Start Supplied material

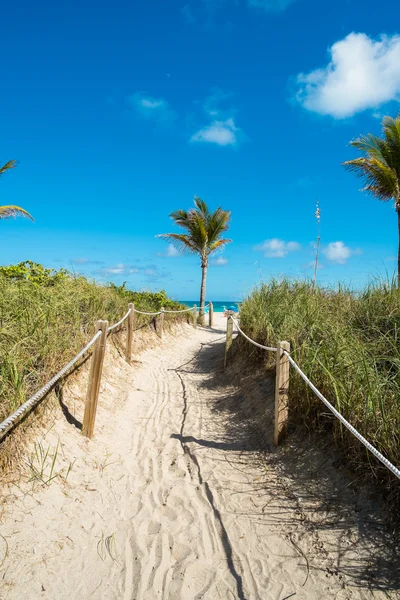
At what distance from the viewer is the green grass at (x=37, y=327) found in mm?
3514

End Supplied material
Start Supplied material

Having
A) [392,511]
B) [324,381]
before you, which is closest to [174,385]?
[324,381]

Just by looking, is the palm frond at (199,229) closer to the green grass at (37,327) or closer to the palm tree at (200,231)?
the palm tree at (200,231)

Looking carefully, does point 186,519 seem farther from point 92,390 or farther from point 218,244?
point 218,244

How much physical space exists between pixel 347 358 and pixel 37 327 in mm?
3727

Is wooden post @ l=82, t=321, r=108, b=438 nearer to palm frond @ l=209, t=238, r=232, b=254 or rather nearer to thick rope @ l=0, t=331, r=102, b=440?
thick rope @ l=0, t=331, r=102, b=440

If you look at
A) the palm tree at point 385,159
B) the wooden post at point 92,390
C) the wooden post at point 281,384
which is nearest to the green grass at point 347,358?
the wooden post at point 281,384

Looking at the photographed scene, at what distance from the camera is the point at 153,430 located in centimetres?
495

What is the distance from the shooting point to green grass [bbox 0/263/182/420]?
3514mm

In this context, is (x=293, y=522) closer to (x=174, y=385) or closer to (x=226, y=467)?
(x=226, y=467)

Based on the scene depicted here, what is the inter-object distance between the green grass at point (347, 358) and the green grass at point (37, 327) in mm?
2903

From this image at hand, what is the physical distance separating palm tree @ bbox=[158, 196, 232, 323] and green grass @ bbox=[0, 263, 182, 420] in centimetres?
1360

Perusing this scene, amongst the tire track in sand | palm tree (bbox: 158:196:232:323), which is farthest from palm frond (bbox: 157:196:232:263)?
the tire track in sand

End Supplied material
Start Supplied material

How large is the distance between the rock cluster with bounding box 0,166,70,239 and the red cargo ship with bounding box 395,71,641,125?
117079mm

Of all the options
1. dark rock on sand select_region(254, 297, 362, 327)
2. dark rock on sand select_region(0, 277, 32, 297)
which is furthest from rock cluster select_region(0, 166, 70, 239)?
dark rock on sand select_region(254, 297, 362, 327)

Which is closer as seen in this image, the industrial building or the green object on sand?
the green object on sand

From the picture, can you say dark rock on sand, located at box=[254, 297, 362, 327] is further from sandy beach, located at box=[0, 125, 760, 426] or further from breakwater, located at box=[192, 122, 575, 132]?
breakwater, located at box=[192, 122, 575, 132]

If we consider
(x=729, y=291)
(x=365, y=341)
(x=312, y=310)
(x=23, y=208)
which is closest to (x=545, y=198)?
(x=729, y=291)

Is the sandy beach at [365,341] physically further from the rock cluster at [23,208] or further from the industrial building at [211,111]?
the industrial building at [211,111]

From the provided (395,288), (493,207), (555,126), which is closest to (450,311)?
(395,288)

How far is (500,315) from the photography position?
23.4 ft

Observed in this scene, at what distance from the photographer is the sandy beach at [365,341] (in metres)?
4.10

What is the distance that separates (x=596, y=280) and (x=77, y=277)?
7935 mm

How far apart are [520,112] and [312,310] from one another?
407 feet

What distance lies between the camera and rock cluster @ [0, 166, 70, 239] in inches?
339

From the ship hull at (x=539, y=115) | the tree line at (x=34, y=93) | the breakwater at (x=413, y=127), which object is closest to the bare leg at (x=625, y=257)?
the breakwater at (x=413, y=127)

End Supplied material

Pick out and copy each line of the rows above that contains the string "building". Case counts, so include a line only if the capitalization matches.

Solution for this task:
Which is closer as seen in this image, the industrial building or the green object on sand?
Is the sandy beach at [365,341] physically further from the rock cluster at [23,208] or further from the industrial building at [211,111]?
the industrial building at [211,111]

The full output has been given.